TASK GOAL: Below are entries to reproduce exactly, apart from their pictures.

Stored data entries:
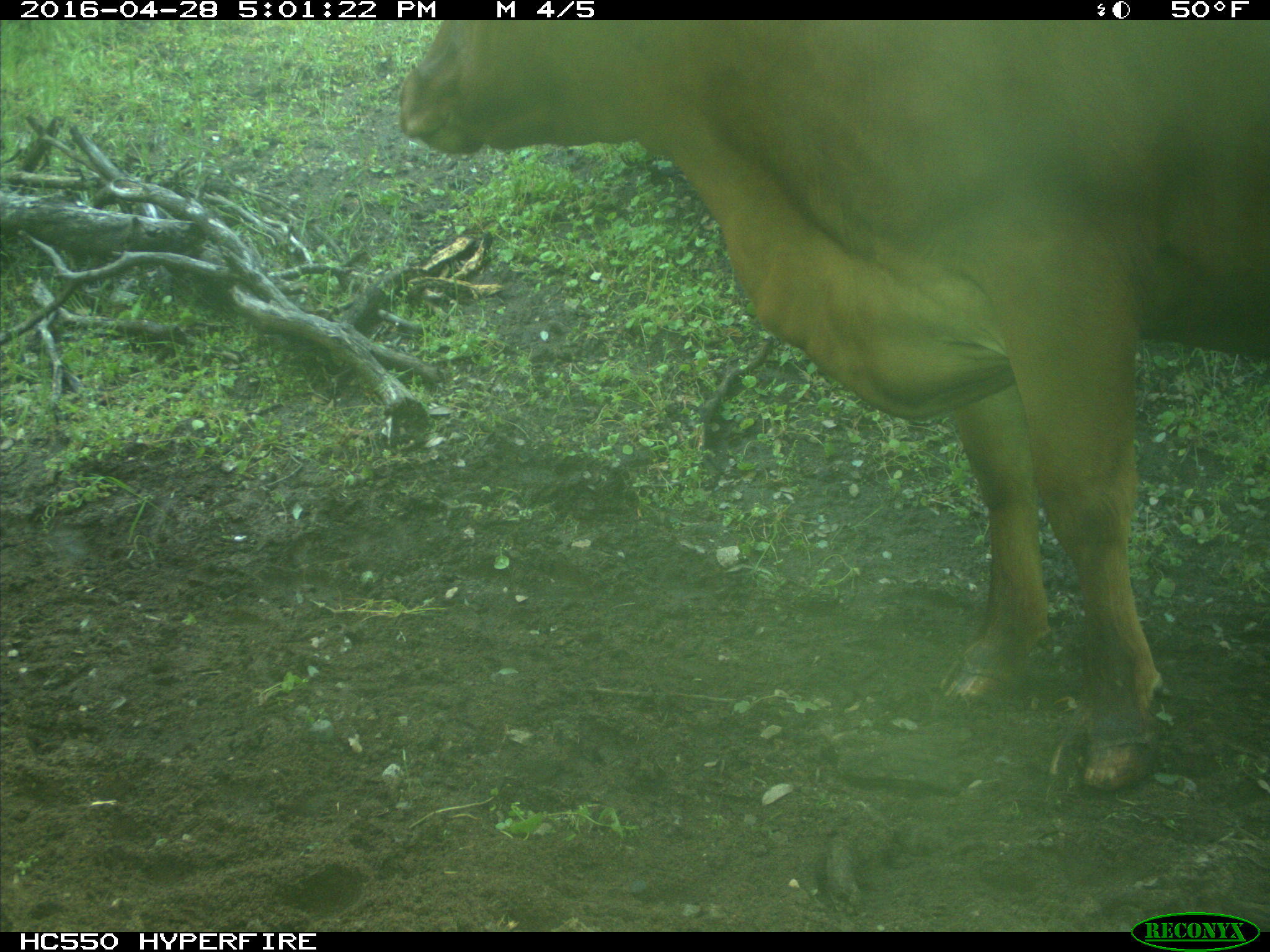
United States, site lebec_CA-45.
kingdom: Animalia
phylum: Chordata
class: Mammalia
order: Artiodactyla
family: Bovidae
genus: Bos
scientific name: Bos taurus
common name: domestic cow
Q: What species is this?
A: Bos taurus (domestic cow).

ANSWER TO THIS TASK:
United States, site lebec_CA-45.
kingdom: Animalia
phylum: Chordata
class: Mammalia
order: Artiodactyla
family: Bovidae
genus: Bos
scientific name: Bos taurus
common name: domestic cow
Q: What species is this?
A: Bos taurus (domestic cow).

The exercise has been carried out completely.